Note: Current version 0.19 doesn't behave this way because it calls flush on every feed, which is incorrect/suboptimal.

So the question is how do we want tokio-tungstenite to behave?

My first thought is having poll_ready return Pending after feed has hit WouldBlock errors.

alexheretic commented 1 year ago

My first thought is having poll_ready return Pending after feed has hit WouldBlock errors.

Perhaps https://github.com/snapview/tokio-tungstenite/pull/287 addresses this then?

This makes it the statement "write-buffer can only build up when there are write io failures" true for tokio-tungstenite users too.

daniel-abramov commented 1 year ago

So this is correct from a tungstenite user's point of view. tokio-tungstenite has one important difference in that it ignores WouldBlock errors. So the write-buffer can indeed fill up without error if the underlying stream is returning this.

Note: Current version 0.19 doesn't behave this way because it calls flush on every feed, which is incorrect/suboptimal.

Since WebSocketStream implements Sink, we must ensure that we uphold the "contract" of the trait. The main idea behind poll_ready() (according to the documentation) is that it prepares the sink to accept new data so that the consequent start_send() can add the item to the sink successfully.

So if we judge the code strictly, then the change that changed the behavior of the poll_ready() to always return Ready unconditionally was incorrect as it's the same as asserting that the sink is always ready to accept new data, regardless of its internal state. Moreover, the error returned from the start_send() oftentimes means that the sink will not accept any new items (as per documentation), so we probably really don't want to return errors from it, unless it's a real error that terminates the sink.

I think the correct way to ensure that the poll_ready() prepares the sink to accept new items is to call flush() the same way we did it in the previous versions. Yes, it's surely inefficient in the scenarios that you described in the previous PRs, but there was no simple and elegant way to do it with the former versions of the tungstenite and when we needed to choose between "fast" and "correct" behavior, we've always leaned towards the correct and predictable behavior (after all, if the performance is of paramount importance, there are crates that are specifically optimized for it).

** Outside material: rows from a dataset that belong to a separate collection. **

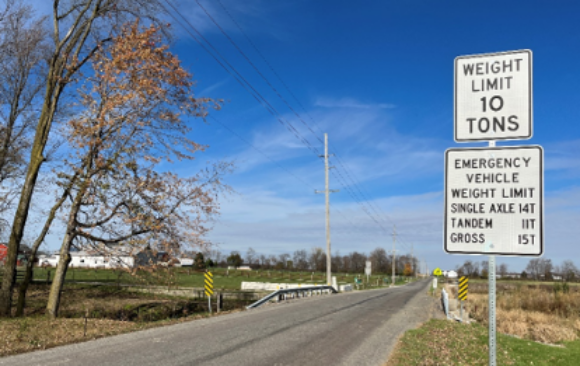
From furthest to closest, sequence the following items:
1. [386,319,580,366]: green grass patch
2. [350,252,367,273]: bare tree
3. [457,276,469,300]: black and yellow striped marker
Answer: [350,252,367,273]: bare tree < [457,276,469,300]: black and yellow striped marker < [386,319,580,366]: green grass patch

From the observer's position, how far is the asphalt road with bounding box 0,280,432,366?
8.93 m

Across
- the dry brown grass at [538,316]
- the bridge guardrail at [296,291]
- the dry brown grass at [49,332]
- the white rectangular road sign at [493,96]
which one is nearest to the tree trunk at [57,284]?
the dry brown grass at [49,332]

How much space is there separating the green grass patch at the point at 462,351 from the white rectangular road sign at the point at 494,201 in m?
6.83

IMHO if we really want to achieve "no flushes" behavior with the current API surface of the crates, the proper way of doing so would mean introducing the corresponding methods directly onto the WebSocketStream allowing the user to be in charge of the actual behavior. That way we respect the contract of the Sink and Stream traits (so the tokio-tungstenite remains interoperable and easy to use) while allowing the user to call the new methods explicitly (enqueue(), flush() or whatever we name them). Luckily, with the new API of the tungstenite (after your changes) allows us to implement such methods. I think explicit behavior is a safer bet as it does not require the user to make assumptions about the internals of our sink implementation.

alexheretic commented 1 year ago

I replied in the pr https://github.com/snapview/tokio-tungstenite/pull/287#issuecomment-1595811343

IMHO if we really want to achieve "no flushes" behavior

Note the PR isn't "no flushes", it adds flushing to poll_ready but only after WouldBlock errors.